The irony is that the PISA results that the Acting Minister for Education relies on actually show the results of Catholic and Independent schools have fallen more than for public schools. The National Project Manager for PISA in Australia and Deputy Director of Research at ACER, Sue Thomson, has reported that reading achievement in Catholic and Independent schools declined by the equivalent of half a year of schooling between 2009 and 2018 while achievement in public schools did not change significantly. The decline in science in Catholic and independent schools was even bigger and much more than in public schools. The decline in mathematics was similar in all sectors.

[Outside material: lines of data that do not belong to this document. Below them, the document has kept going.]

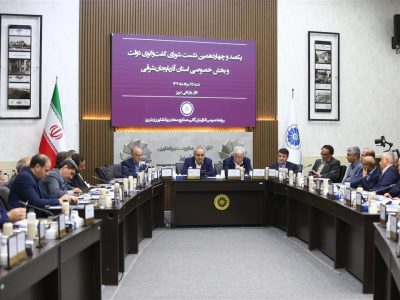 به گزارش برداشت اقتصادی احمدسجادی فر به نقل از روابط عمومی اتاق بازرگانی تبریز، یونس ژائله، رئیس اتاق بازرگانی تبریز، در این ارتباط با تأکید بر مشکلات تأمین مالی واحدهای تولیدی گفت: بخش عمده‌ی واحدهای تولیدی استان برای تأمین نقدینگی و سرمایه در گردش با مشکل روبه‌رو هستند، به‌ویژه آنکه بانک‌های خصوصی همکاری چندانی در این زمینه ندارند. اگر سهم استان از منابع مالی افزایش پیدا نکند، بسیاری از واحدها در شرایط تورم کنونی قادر به ادامه فعالیت نخواهند بود.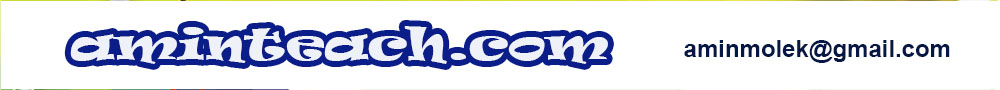 aminteach Logo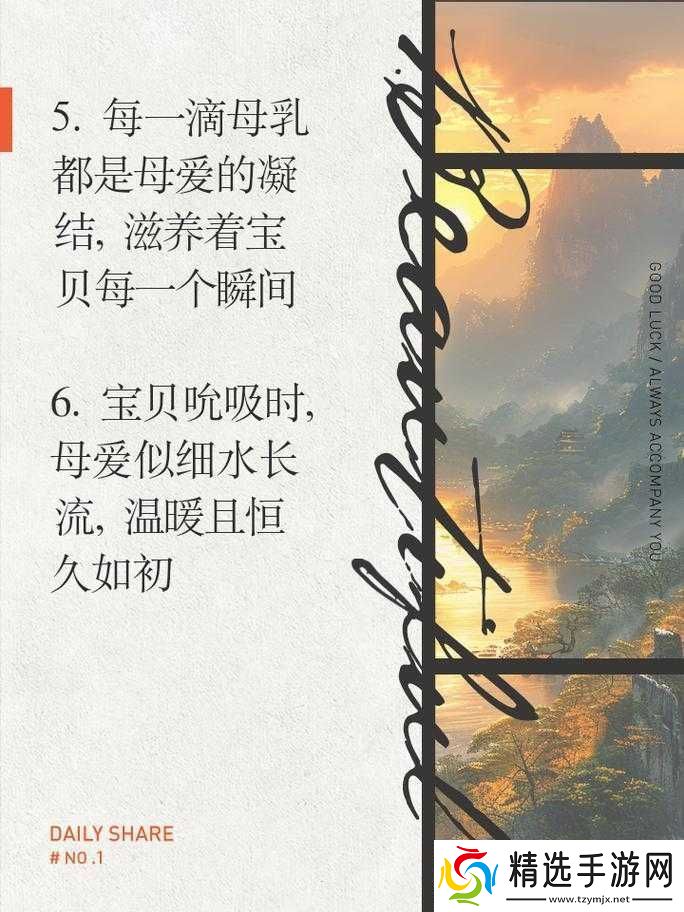 你用甘甜的乳汁把我喂养大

On the Acting Minister’s own logic then, these results show that the huge increase in government funding for private schools has proved to be a complete waste of money. He would have to conceded that public schools make more efficient use of government funding than private schools.

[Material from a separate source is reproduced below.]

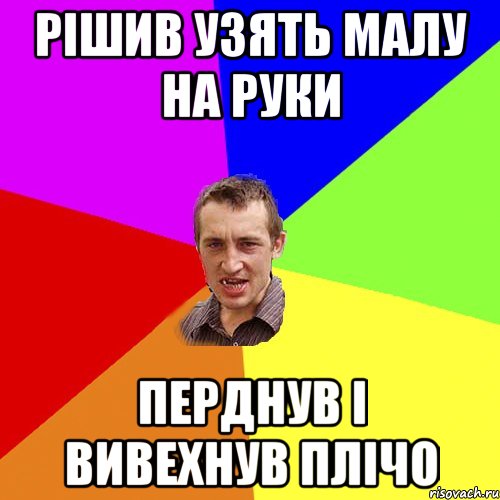 рішив узять малу на руки перднув і вивехнув плічо, Мем Чоткий паца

Nevertheless, there is one common feature of PISA, NAPLAN and Year 12 results. It is large achievement gaps between advantaged and disadvantaged students. Overcoming these gaps is the fundamental challenge facing education policy and funding. It is a challenge ignored by the Morrison Government and its predecessors. Funding increases were mis-directed to those in least need ad the expense of those most in need. A new government must reverse this and ensure that schools most in need are fully funded to mee the learning needs of their students.

3 Replies to “Stuart Robert’s Duplicities on School Funding and Outcomes”

  1. This outstanding analysis should underpin future investment in education. Unfortunately the Labor leadership seem to be as heavily frightened of the Catholics as always and I can see no way they would embrace this work. The best we can hope for is a hung parliament with the Greens and Rationalist having the balance of power

  2. Many thanks Trevor for all your wonderful research. You are right when you say that nobody wants to touch education funding of private schools and public schools as an election issue. They never have. For example, I notice that the retired Anglican Bishop of Canberra has written a piece for Christians in Menadue’s blog – Pearls and Irritations criticising neoliberalism and the market, and arguing that Christians should work towards the common good. But he does not even whisper the word education.
    Sad, isn’t it?
    Jean Ely

  3. The gross funding mismatch as described above has been caused by the privatisation of our nation’s education system through the mantra of Parent Choice, begun when Bob Menzies wooed the Catholic vote with his funding promises so as to retain the role of PM. It alone is the greatest cause of the gross inequity that besets our nation today, responsible for the deep poverty of so many Australian families and their children. (note inequity is not the same as inequality).

    Unless the new federal education minister can withstand the powerful faith based and private school lobbyists and hierarchies, who believe they have the power to decide the outcomes of elections for their own benefit, we can look forward to another declining decade in all aspects of our society. We have forty thousand citizens in gaol at the moment, a growth industry to be sure. Expensive too! A new model of education, a child centred education without the NAPLANISATION of the curriculum and the religious and political constraints, is the only hope we have for a better future. “Kids don’t fail school, school fails kids.” The current grade by grade classroom model of some hundred and sixty years ago is not fit for the 21st century. Our nation’s education system is in a real mess, top to bottom, in urgent need of a total re-from.